TASK INSTRUCTIONS
Convert the records, from the line containing "Which item is furthest" through the last line, into a JSON list of strings with one string per line. Leave out blank lines.

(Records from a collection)

--*--

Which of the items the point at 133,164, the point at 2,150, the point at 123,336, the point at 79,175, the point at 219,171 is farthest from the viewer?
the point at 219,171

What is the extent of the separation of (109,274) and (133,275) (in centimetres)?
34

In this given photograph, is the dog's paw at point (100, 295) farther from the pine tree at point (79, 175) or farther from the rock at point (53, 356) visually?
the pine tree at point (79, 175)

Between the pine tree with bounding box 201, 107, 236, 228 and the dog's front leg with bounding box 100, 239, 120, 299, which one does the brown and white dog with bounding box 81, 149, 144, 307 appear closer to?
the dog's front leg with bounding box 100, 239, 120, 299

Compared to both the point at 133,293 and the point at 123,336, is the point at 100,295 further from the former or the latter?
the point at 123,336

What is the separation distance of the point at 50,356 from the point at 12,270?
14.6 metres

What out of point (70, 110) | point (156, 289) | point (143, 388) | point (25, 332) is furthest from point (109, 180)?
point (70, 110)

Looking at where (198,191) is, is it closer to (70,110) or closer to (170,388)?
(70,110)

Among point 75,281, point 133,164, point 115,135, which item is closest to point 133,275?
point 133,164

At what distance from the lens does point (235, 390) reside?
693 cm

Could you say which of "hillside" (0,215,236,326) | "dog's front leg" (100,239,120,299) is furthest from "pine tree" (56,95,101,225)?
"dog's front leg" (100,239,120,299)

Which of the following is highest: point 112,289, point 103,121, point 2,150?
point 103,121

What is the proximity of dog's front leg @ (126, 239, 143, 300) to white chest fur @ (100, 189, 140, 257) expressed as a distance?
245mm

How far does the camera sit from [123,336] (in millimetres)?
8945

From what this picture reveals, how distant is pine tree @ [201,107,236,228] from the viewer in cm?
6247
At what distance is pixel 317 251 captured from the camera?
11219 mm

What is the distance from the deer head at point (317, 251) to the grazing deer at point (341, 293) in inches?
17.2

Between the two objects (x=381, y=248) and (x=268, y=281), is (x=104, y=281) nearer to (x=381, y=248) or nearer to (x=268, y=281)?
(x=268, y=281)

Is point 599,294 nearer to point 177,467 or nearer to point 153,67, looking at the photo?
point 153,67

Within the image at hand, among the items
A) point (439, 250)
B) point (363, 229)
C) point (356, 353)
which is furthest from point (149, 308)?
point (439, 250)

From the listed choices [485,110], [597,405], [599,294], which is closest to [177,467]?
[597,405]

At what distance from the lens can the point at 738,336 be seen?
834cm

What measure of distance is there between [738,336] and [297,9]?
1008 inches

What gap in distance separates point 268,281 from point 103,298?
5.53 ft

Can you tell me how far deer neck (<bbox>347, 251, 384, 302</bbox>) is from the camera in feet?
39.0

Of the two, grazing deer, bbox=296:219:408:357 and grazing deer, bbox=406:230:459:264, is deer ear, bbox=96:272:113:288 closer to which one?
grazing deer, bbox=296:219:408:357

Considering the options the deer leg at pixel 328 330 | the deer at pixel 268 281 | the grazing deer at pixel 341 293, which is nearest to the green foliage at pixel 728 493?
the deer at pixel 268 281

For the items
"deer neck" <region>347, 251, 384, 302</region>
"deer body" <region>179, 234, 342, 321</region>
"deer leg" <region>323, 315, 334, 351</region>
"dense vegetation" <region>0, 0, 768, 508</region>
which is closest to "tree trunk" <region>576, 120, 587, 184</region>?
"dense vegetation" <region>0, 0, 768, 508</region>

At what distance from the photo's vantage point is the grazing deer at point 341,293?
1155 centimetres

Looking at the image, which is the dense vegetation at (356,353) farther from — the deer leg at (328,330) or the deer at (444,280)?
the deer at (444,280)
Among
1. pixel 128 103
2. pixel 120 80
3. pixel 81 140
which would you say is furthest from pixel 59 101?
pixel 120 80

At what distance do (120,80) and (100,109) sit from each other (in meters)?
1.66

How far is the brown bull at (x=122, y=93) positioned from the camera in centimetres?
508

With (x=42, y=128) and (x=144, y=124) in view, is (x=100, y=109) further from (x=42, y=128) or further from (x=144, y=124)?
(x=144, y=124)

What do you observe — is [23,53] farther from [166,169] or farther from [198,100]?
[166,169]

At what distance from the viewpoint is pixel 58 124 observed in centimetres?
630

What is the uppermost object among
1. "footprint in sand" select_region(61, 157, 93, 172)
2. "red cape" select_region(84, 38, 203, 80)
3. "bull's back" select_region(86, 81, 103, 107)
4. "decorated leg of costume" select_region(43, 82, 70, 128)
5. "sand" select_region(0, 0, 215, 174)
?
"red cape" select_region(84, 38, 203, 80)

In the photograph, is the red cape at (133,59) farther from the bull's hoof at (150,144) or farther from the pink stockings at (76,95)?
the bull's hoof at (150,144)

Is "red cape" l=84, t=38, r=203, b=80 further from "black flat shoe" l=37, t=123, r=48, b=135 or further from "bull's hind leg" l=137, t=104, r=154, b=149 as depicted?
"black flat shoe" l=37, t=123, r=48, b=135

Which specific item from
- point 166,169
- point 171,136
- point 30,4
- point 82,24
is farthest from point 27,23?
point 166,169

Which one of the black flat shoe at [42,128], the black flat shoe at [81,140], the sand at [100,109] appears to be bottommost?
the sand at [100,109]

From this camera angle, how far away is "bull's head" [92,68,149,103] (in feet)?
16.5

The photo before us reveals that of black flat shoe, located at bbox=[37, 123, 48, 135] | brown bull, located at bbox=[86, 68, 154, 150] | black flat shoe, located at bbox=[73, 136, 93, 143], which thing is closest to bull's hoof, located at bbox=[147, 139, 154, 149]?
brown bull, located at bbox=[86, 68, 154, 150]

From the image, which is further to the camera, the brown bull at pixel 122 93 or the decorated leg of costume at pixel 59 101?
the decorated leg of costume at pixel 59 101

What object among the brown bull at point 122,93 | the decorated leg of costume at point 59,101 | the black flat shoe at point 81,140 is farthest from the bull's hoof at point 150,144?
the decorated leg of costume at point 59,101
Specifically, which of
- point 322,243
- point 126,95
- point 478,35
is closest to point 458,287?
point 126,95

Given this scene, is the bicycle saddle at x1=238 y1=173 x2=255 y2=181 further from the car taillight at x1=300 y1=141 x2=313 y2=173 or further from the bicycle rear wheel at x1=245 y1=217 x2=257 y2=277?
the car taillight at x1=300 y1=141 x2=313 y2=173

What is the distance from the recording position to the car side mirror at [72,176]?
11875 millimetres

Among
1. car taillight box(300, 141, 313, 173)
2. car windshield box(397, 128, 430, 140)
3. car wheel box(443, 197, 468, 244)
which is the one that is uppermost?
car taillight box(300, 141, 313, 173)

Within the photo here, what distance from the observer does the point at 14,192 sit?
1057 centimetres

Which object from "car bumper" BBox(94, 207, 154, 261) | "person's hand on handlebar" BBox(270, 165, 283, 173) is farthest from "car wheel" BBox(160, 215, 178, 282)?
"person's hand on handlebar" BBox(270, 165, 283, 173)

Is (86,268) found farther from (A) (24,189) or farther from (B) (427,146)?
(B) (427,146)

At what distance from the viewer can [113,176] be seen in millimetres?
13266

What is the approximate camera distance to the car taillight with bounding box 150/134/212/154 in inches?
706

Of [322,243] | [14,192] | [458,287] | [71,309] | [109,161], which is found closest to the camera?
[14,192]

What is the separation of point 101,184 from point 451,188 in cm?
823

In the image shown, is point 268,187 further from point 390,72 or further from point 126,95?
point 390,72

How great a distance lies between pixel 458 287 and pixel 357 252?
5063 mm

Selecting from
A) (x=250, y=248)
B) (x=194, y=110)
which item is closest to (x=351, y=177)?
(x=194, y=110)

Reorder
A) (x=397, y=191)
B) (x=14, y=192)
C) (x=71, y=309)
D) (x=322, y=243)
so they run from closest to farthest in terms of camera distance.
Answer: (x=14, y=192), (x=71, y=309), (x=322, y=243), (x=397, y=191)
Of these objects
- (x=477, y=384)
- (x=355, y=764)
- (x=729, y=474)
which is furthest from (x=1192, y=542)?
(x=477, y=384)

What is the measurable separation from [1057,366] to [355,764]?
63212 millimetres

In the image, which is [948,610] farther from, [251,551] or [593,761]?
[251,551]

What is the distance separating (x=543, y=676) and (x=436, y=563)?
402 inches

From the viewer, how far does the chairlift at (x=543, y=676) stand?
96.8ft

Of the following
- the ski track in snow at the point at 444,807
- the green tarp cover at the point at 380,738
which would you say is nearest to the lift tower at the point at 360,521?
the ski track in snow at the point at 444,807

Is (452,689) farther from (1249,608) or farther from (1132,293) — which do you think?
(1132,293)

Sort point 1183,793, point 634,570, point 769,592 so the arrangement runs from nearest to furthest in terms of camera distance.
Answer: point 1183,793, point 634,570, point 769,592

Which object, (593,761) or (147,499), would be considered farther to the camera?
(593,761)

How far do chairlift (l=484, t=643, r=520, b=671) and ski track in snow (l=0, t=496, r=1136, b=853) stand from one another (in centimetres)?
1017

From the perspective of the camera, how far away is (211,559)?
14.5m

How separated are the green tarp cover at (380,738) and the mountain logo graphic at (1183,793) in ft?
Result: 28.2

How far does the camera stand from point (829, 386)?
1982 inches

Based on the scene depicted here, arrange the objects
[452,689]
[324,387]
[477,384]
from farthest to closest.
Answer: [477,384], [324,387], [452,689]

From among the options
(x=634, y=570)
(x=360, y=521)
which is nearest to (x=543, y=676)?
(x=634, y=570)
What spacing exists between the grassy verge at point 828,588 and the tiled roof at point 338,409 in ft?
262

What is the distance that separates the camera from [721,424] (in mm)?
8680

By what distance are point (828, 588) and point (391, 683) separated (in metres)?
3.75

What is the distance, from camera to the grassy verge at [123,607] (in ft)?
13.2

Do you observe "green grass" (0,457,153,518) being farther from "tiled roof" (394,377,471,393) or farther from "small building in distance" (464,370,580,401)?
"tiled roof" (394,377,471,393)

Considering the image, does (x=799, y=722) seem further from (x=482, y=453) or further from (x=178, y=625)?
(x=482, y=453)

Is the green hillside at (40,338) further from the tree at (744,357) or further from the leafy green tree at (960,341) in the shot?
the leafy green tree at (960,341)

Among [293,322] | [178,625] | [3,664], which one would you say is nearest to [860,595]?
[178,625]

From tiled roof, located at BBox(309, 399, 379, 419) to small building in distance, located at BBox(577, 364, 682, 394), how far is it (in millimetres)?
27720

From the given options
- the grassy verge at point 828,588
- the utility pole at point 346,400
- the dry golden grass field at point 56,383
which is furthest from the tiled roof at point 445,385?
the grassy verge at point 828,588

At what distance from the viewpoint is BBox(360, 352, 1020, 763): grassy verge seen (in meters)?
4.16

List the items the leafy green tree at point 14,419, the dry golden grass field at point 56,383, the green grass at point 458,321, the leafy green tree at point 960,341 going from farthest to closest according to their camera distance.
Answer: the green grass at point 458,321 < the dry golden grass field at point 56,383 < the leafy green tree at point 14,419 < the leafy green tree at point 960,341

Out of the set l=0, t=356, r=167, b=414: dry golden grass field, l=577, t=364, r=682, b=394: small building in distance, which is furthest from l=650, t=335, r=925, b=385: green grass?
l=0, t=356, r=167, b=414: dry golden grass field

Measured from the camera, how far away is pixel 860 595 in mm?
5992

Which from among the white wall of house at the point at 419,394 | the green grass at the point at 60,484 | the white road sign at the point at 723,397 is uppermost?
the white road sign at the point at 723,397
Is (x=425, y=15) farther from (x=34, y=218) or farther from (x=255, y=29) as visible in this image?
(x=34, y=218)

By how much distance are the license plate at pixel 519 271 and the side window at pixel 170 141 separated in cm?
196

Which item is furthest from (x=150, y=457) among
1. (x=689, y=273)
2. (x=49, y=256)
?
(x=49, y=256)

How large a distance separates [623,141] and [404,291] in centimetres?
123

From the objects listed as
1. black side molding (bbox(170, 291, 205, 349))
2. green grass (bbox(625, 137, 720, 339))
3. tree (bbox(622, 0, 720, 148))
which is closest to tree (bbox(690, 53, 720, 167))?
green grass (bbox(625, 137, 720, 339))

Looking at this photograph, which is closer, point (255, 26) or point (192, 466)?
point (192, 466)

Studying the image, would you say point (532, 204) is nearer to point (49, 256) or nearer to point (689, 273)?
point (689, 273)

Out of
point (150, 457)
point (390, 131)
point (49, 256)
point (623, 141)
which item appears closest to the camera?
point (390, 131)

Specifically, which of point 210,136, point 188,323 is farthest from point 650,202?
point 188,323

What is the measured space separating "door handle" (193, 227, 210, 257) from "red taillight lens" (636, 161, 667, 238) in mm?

--*--

COMPLETE OUTPUT
[
  "Which item is furthest from (x=150, y=457) among",
  "1. (x=689, y=273)",
  "2. (x=49, y=256)",
  "?",
  "(x=49, y=256)",
  "How large a distance separates [623,141] and [404,291] in centimetres?",
  "123",
  "From the objects listed as",
  "1. black side molding (bbox(170, 291, 205, 349))",
  "2. green grass (bbox(625, 137, 720, 339))",
  "3. tree (bbox(622, 0, 720, 148))",
  "which is closest to tree (bbox(690, 53, 720, 167))?",
  "green grass (bbox(625, 137, 720, 339))",
  "Looking at this photograph, which is closer, point (255, 26) or point (192, 466)?",
  "point (192, 466)",
  "Studying the image, would you say point (532, 204) is nearer to point (49, 256) or nearer to point (689, 273)?",
  "point (689, 273)",
  "Out of",
  "point (150, 457)",
  "point (390, 131)",
  "point (49, 256)",
  "point (623, 141)",
  "which item appears closest to the camera?",
  "point (390, 131)",
  "Specifically, which of point 210,136, point 188,323 is farthest from point 650,202?",
  "point 188,323",
  "What is the measured space separating \"door handle\" (193, 227, 210, 257) from \"red taillight lens\" (636, 161, 667, 238) in mm?"
]